In the demise of former Japanese Prime Minister Shinzo Abe, the world has lost a leader, and India has lost a committed partner. His legacy is marked by statesmanship and foresight, enabling him to reform the security and economic establishment of a Japan rooted in post-World War II pacifism into envisioning an Indo-Pacific regional architecture that pursued freedom, prosperity and transparency.
During his nine-year two tenures as prime minister, Shinzo Abe visited India four times. As a young man, Shinzo Abe’s opinion of India was informed by Indian jurist Justice Radhabinod Pal’s dissent note at the UN-appointed Tokyo Tribunal in 1948, where 25 Japanese nationals were handed a guilty verdict for war crimes. Shinzo Abe’s grandfather and later prime minister, Nobusuke Kishi, was also accused of war crimes, although he was never tried. This made Justice Pal a hero among Japan’s nationalist politicians, including Nobusuke Kishi, who in 1957 became the first Japanese prime minister to visit India. When his grandson Shinzo Abe made his first visit to India as Japan’s Prime Minister in 2007, he made a call on Justice Pal’s son in Kolkata.
The Abes’ personal admiration surely helped build a special Japan-India relationship. It was Shinzo Abe, who, on his first brief stint as Prime Minster in 2006-2007, recognised India as an important partner with Japan bilaterally and multilaterally.
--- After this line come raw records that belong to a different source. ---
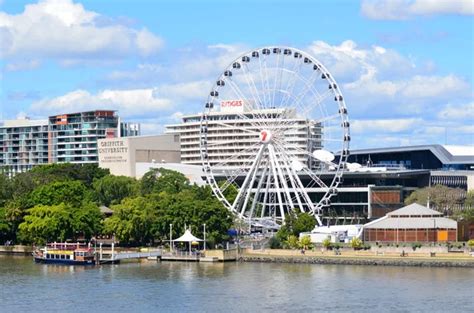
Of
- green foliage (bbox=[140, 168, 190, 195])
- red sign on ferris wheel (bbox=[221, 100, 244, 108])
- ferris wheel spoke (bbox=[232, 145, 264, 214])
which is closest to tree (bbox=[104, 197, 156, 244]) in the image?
ferris wheel spoke (bbox=[232, 145, 264, 214])

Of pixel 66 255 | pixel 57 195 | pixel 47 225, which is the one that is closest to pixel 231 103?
pixel 57 195

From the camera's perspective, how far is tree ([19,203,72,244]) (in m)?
110

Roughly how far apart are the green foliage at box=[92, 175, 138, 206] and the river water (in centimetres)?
4270

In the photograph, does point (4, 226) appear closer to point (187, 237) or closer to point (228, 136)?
point (187, 237)

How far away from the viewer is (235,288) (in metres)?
77.6

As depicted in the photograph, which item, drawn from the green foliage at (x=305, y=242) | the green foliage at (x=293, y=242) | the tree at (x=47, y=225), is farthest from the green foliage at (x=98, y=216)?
the green foliage at (x=305, y=242)

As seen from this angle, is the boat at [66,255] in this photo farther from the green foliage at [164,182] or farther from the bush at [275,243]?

In Asia, the presence of a common competitor, China, with an increasing strategic presence, gave impetus for the two other Asian giants, India and Japan, to build closer relations. This was aided by the West’s embrace of India in the late 2000s. In 2007, while India was domestically debating and negotiating the India-U.S. Civil Nuclear Agreement amongst the government’s coalition partners, during an official visit to India the same year, Abe delivered a historic speech in the Indian Parliament which gave shape to the idea of a new geographical imaginary linking the Indian and Pacific Oceans. He described it as a “broader Asia” coming together in an “immense network spanning the entirety of the Pacific Ocean, incorporating the United States of America and Australia”. This “confluence” of the Indian and Pacific oceans anchored Japan and India’s role in the Indo-Pacific.
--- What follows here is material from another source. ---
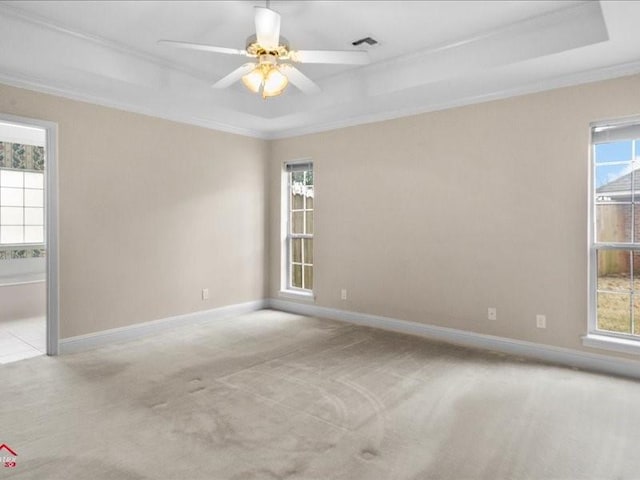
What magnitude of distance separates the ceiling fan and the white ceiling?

The newly defined region marked the beginning of geopolitical cooperation between India and Japan, a departure from the previous nature of relations primarily defined by economics and trade. It materialised into the Quadrilateral Security Dialogue or Quad, for which Shinzo Abe was instrumental in successfully building a common vision for democracy in the region and cooperation between India, Japan, Australia and the U.S. Abe’s foresight on the Indo-Pacific extended to the Comprehensive and Progressive Agreement for Trans-Pacific Partnership (CPTPP) where Japan took leadership of the mega trade agreement following US’ abdication in 2017. Much to his disappointment, India did not join the agreement.
Bilaterally, Japan had a unique economic engagement with India, taking on challenging infrastructure projects like the small car Maruti-Suzuki, the Dedicated Freight Corridor and the Delhi-Mumbai Industrial Corridor. Abe pushed forward more ambitious but necessary infrastructure requirements for India, like the metro and the Shinkansen Bullet Train high-speed rail project. In this, he was assisted by his many friends in India, from former Prime Minister Dr Manmohan Singh to the current Prime Minister Narendra Modi, creating an environment that recognised mutual interests and benefits.
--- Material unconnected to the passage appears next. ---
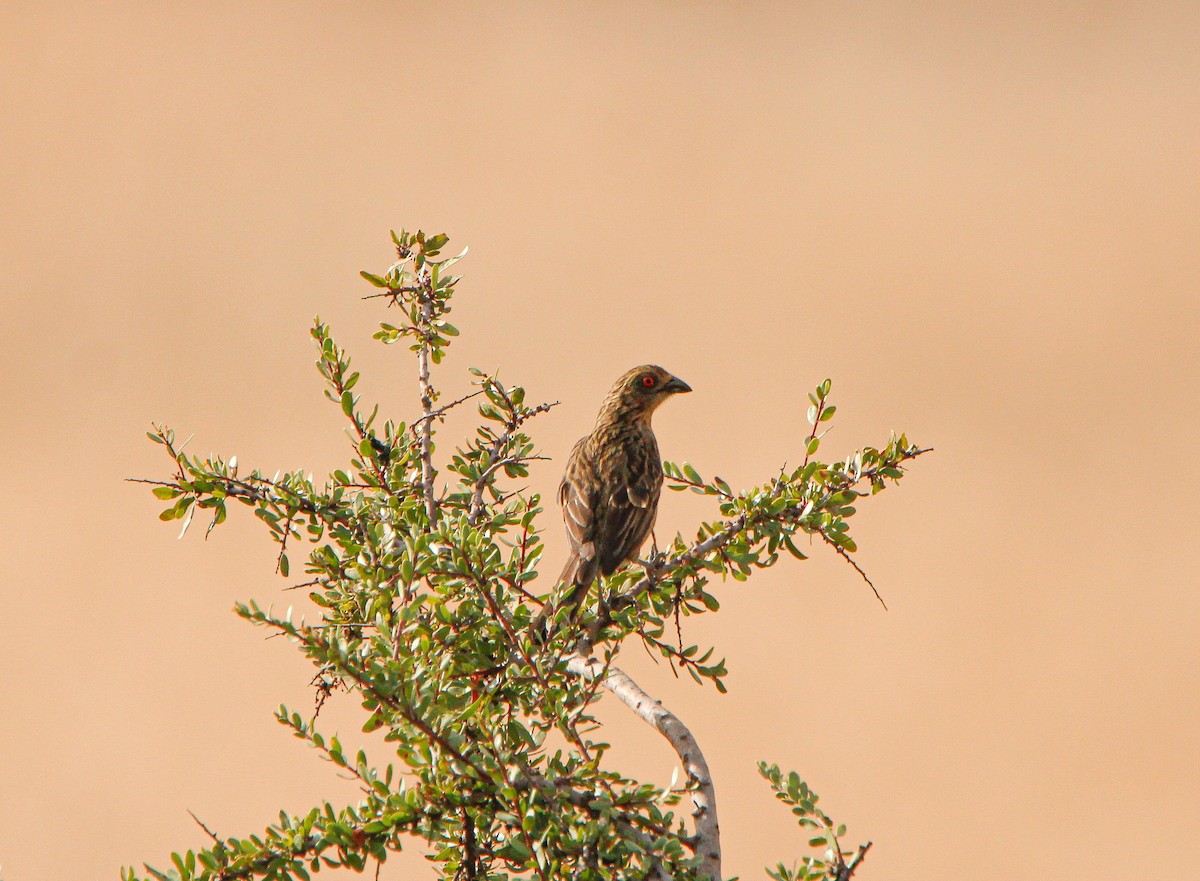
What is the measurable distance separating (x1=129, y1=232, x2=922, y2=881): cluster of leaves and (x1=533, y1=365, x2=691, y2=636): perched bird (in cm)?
107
Since the early 2000s, Japan has been a significant development partner for India. In 2003, India became the largest recipient of Official Development Assistance (ODA) from Japan. Under Shinzo Abe, India’s share of ODA increased, despite a decline in total ODA that Japan extended.
Shinzo Abe’s contribution to India’s growing strategic salience cannot be understated. He had faith in India. He recognised the opportunities India and Japan offered each other and created a dynamic relationship with convergence in regional governance and partnership. The momentum of the bilateral built during his tenure has continued since he stepped down as Japan’s Prime Minister in 2020, and India and Japan continue to extensively cooperate in various domains.
In the passing of Shinzo Abe, India has lost a true friend.
Saeeduddin Faridi is a Researcher at Gateway House.